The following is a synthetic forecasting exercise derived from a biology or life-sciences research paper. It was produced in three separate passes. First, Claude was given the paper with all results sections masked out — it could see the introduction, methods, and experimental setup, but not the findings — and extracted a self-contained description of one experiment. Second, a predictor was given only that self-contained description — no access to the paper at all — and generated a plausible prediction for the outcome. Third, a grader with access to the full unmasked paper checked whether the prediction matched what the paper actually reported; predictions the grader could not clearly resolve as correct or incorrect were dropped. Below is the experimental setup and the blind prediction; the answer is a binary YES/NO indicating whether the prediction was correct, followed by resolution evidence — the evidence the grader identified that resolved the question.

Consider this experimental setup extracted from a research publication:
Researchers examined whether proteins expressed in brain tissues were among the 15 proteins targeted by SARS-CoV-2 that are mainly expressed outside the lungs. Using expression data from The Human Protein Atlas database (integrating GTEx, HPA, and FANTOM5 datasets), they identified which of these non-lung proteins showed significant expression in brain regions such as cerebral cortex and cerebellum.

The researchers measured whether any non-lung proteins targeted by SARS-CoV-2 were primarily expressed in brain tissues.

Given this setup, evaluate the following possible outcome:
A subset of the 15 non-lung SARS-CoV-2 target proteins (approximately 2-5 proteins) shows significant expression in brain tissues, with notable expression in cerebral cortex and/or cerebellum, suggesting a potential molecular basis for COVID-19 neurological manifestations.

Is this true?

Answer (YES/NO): YES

What is required: Would you copy exactly the lines from the one that contains "Researchers examined whether" through the final line of the records above, including both?

Solution:
Researchers examined whether proteins expressed in brain tissues were among the 15 proteins targeted by SARS-CoV-2 that are mainly expressed outside the lungs. Using expression data from The Human Protein Atlas database (integrating GTEx, HPA, and FANTOM5 datasets), they identified which of these non-lung proteins showed significant expression in brain regions such as cerebral cortex and cerebellum.

The researchers measured whether any non-lung proteins targeted by SARS-CoV-2 were primarily expressed in brain tissues.

Given this setup, evaluate the following possible outcome:
A subset of the 15 non-lung SARS-CoV-2 target proteins (approximately 2-5 proteins) shows significant expression in brain tissues, with notable expression in cerebral cortex and/or cerebellum, suggesting a potential molecular basis for COVID-19 neurological manifestations.

Is this true?

Answer (YES/NO): YES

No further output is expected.